• TASK TO COMPLETE: All of the records below are to be copied exactly.

== Segment start ==

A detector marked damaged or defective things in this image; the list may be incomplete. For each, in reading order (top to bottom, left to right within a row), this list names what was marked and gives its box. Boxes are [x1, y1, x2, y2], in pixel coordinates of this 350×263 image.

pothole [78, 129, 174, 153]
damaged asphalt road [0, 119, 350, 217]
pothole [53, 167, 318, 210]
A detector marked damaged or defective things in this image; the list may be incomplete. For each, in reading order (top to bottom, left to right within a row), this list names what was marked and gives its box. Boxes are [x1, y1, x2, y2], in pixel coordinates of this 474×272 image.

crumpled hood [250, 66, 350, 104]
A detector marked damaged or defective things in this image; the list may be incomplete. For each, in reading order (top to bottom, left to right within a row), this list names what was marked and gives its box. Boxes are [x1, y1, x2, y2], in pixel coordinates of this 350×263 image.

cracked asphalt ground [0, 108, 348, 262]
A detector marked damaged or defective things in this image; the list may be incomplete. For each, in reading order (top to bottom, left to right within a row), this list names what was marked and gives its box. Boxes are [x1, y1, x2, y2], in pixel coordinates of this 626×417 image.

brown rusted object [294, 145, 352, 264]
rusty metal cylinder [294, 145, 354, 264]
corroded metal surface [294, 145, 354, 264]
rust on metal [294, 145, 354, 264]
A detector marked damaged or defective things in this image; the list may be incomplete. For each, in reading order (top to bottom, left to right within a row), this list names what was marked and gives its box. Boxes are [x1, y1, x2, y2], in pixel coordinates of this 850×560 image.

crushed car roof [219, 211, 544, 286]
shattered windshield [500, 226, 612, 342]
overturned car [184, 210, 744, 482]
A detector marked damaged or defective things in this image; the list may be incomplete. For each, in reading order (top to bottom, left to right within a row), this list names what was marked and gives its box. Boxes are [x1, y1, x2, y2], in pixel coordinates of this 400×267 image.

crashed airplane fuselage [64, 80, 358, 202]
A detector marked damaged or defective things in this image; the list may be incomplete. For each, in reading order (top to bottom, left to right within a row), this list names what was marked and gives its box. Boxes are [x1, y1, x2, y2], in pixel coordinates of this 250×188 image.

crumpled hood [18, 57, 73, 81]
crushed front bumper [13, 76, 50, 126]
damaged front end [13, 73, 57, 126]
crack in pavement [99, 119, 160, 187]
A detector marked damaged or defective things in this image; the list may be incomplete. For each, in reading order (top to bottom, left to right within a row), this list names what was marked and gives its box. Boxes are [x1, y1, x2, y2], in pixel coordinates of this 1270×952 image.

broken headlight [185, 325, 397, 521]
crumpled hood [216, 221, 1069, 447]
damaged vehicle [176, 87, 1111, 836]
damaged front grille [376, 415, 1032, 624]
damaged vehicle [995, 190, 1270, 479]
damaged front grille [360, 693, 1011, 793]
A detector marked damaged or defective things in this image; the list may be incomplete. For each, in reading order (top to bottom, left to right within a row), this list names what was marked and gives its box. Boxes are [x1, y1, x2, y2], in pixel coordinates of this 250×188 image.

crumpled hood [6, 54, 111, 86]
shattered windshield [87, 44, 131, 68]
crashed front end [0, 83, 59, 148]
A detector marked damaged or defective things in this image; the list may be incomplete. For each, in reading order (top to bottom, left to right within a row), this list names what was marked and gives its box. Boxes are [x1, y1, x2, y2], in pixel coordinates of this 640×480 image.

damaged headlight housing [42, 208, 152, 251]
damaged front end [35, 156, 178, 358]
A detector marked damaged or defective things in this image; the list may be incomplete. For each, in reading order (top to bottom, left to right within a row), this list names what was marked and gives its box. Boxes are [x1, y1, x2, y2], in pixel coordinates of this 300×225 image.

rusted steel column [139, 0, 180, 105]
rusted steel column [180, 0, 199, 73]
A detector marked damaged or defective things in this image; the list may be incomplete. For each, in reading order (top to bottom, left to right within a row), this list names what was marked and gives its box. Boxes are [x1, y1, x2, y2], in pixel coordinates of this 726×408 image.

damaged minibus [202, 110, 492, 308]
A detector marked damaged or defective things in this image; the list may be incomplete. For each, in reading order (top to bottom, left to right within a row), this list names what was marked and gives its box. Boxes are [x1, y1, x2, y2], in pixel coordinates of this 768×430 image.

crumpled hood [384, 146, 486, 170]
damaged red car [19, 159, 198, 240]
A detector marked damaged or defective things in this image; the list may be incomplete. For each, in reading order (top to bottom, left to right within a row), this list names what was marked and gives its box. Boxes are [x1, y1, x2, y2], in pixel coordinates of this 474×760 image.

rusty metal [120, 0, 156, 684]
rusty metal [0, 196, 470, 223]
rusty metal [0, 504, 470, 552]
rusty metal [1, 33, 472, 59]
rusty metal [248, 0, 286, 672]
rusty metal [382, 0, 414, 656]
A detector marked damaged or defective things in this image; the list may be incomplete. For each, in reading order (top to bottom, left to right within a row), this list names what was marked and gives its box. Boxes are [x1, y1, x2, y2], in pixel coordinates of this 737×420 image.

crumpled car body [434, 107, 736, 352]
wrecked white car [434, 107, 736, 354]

== Segment end ==

• THE ANSWER:
A detector marked damaged or defective things in this image; the list may be incomplete. For each, in reading order (top to bottom, left to right within a row), this list names what was marked and gives its box. Boxes are [x1, y1, x2, y2], in pixel coordinates of this 350×263 image.

pothole [78, 129, 174, 153]
damaged asphalt road [0, 119, 350, 217]
pothole [53, 167, 318, 210]
A detector marked damaged or defective things in this image; the list may be incomplete. For each, in reading order (top to bottom, left to right within a row), this list names what was marked and gives its box. Boxes are [x1, y1, x2, y2], in pixel coordinates of this 474×272 image.

crumpled hood [250, 66, 350, 104]
A detector marked damaged or defective things in this image; the list may be incomplete. For each, in reading order (top to bottom, left to right within a row), this list names what was marked and gives its box. Boxes are [x1, y1, x2, y2], in pixel coordinates of this 350×263 image.

cracked asphalt ground [0, 108, 348, 262]
A detector marked damaged or defective things in this image; the list may be incomplete. For each, in reading order (top to bottom, left to right within a row), this list names what was marked and gives its box. Boxes are [x1, y1, x2, y2], in pixel coordinates of this 626×417 image.

brown rusted object [294, 145, 352, 264]
rusty metal cylinder [294, 145, 354, 264]
corroded metal surface [294, 145, 354, 264]
rust on metal [294, 145, 354, 264]
A detector marked damaged or defective things in this image; the list may be incomplete. For each, in reading order (top to bottom, left to right within a row), this list names what was marked and gives its box. Boxes are [x1, y1, x2, y2], in pixel coordinates of this 850×560 image.

crushed car roof [219, 211, 544, 286]
shattered windshield [500, 226, 612, 342]
overturned car [184, 210, 744, 482]
A detector marked damaged or defective things in this image; the list may be incomplete. For each, in reading order (top to bottom, left to right within a row), this list names what was marked and gives its box. Boxes are [x1, y1, x2, y2], in pixel coordinates of this 400×267 image.

crashed airplane fuselage [64, 80, 358, 202]
A detector marked damaged or defective things in this image; the list may be incomplete. For each, in reading order (top to bottom, left to right within a row), this list names what was marked and gives its box. Boxes are [x1, y1, x2, y2], in pixel coordinates of this 250×188 image.

crumpled hood [18, 57, 73, 81]
crushed front bumper [13, 76, 50, 126]
damaged front end [13, 73, 57, 126]
crack in pavement [99, 119, 160, 187]
A detector marked damaged or defective things in this image; the list may be incomplete. For each, in reading order (top to bottom, left to right within a row), this list names what was marked and gives its box. Boxes are [x1, y1, x2, y2], in pixel coordinates of this 1270×952 image.

broken headlight [185, 325, 397, 521]
crumpled hood [216, 221, 1069, 447]
damaged vehicle [176, 87, 1111, 836]
damaged front grille [376, 415, 1032, 624]
damaged vehicle [995, 190, 1270, 479]
damaged front grille [360, 693, 1011, 793]
A detector marked damaged or defective things in this image; the list may be incomplete. For each, in reading order (top to bottom, left to right within a row), this list names what was marked and gives its box. Boxes are [x1, y1, x2, y2], in pixel coordinates of this 250×188 image.

crumpled hood [6, 54, 111, 86]
shattered windshield [87, 44, 131, 68]
crashed front end [0, 83, 59, 148]
A detector marked damaged or defective things in this image; the list may be incomplete. For each, in reading order (top to bottom, left to right within a row), this list names what was marked and gives its box. Boxes are [x1, y1, x2, y2], in pixel coordinates of this 640×480 image.

damaged headlight housing [42, 208, 152, 251]
damaged front end [35, 156, 178, 358]
A detector marked damaged or defective things in this image; the list may be incomplete. For each, in reading order (top to bottom, left to right within a row), this list names what was marked and gives its box. Boxes are [x1, y1, x2, y2], in pixel coordinates of this 300×225 image.

rusted steel column [139, 0, 180, 105]
rusted steel column [180, 0, 199, 73]
A detector marked damaged or defective things in this image; the list may be incomplete. For each, in reading order (top to bottom, left to right within a row), this list names what was marked and gives its box. Boxes are [x1, y1, x2, y2], in pixel coordinates of this 726×408 image.

damaged minibus [202, 110, 492, 308]
A detector marked damaged or defective things in this image; the list may be incomplete. For each, in reading order (top to bottom, left to right within a row), this list names what was marked and gives its box. Boxes are [x1, y1, x2, y2], in pixel coordinates of this 768×430 image.

crumpled hood [384, 146, 486, 170]
damaged red car [19, 159, 198, 240]
A detector marked damaged or defective things in this image; the list may be incomplete. For each, in reading order (top to bottom, left to right within a row), this list names what was marked and gives its box. Boxes are [x1, y1, x2, y2], in pixel coordinates of this 474×760 image.

rusty metal [120, 0, 156, 684]
rusty metal [0, 196, 470, 223]
rusty metal [0, 504, 470, 552]
rusty metal [1, 33, 472, 59]
rusty metal [248, 0, 286, 672]
rusty metal [382, 0, 414, 656]
A detector marked damaged or defective things in this image; the list may be incomplete. For each, in reading order (top to bottom, left to right within a row), this list names what was marked and gives its box. Boxes are [x1, y1, x2, y2], in pixel coordinates of this 737×420 image.

crumpled car body [434, 107, 736, 352]
wrecked white car [434, 107, 736, 354]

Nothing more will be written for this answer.